Saturday, October 06, 2007

A Word about the Old School

There are many MIT features that you just don't get at a lot of other schools. Some of these are of questionable merit. But not the Lewis Music Library.

Tucked away in the Humanities building (#14), where engineers dare not tread, the music library is a very literal treause trove. You're allowed to check out CDs, 5 at a time, for several days. This would be of great excitement for me even if I couldn't rip all of it onto the computer. Being the MIT music library they have almost no presence of rock or pop, but there's all the classical and jazz music you could ask for.

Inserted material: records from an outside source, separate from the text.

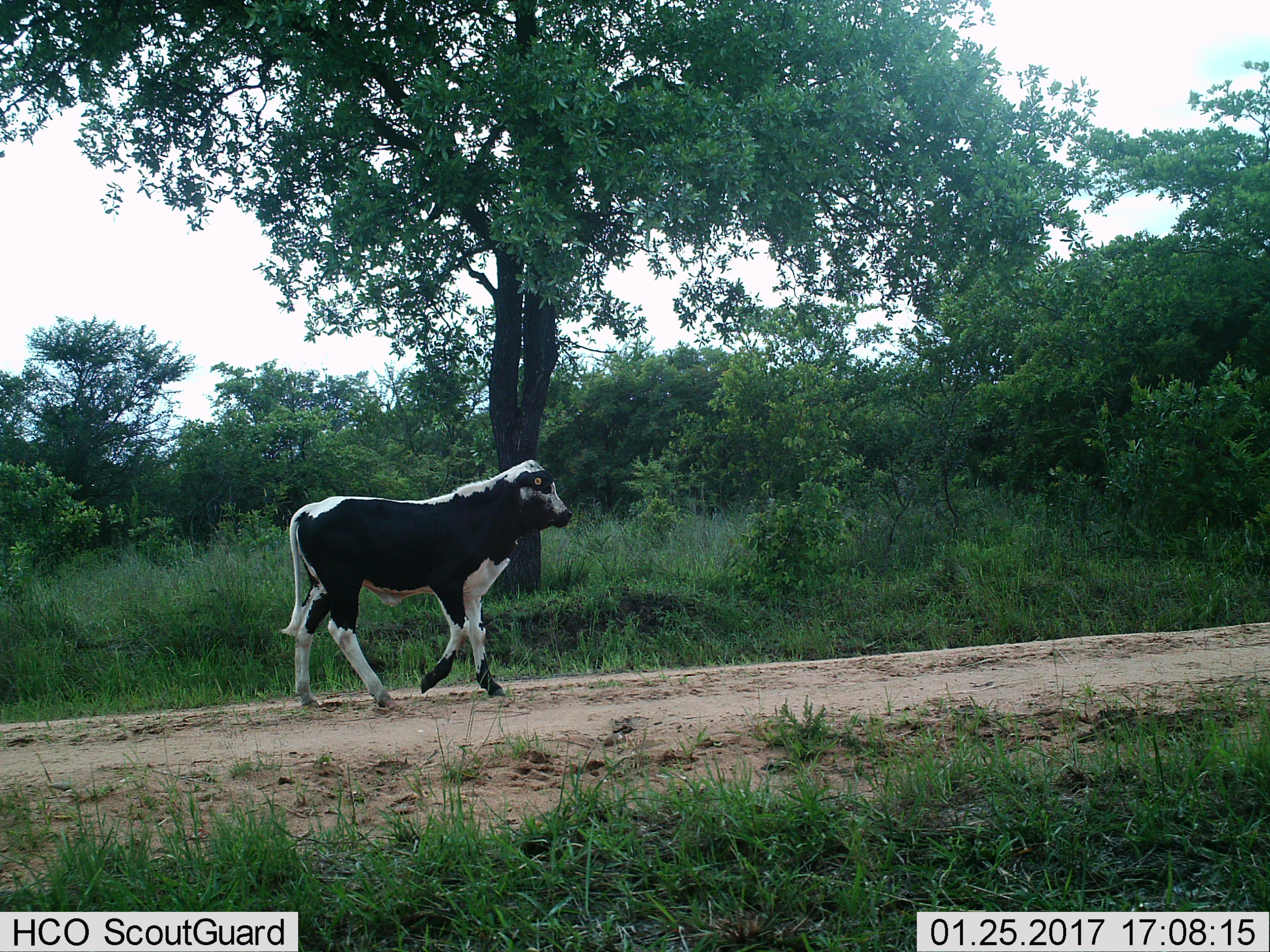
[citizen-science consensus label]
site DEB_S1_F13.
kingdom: Animalia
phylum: Chordata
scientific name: Vertebrata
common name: domestic animal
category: domesticanimal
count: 1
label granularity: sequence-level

So far I've checked out:

Thelonius Monk Quartet w/ John Coltrane at Carnegie Hall
Herbie Hancock: Head Hunters
Beethoven's 5th, 6th and 9th Symphonies
Holst: The Planets
Oklahoma! Soundtrack
John Coltrane: Meditations
Profoviev's Peter and the Wolf
Modern Jazz Quartet: Fontessa
The "Catch Me if you Can" Soundtrack
Frank Sinatra: Best of the Columbia Years

Hugh Jackman is a bit of a letdown as "Curly" in the Oklahoma production. But Prokofiev was a big plus because it came narrated in English and then in Spanish. But the best so far, by sure magnitude, is Frank.

The Best of the Columbia is a 4-disc retrospective of young Frank, 1943-52. And this was a time when you sang standards. Over the course of a hundred songs, Frank sings "Over the Rainbow," "Blue Skies," "People will Say We're in Love (From Oklahoma)," "There's no business like show business," "Begin the Beguine" and most importantly, "Home on the Range." That's right. Frank crooning "Home on the Range." Words cannot tell you what it's like.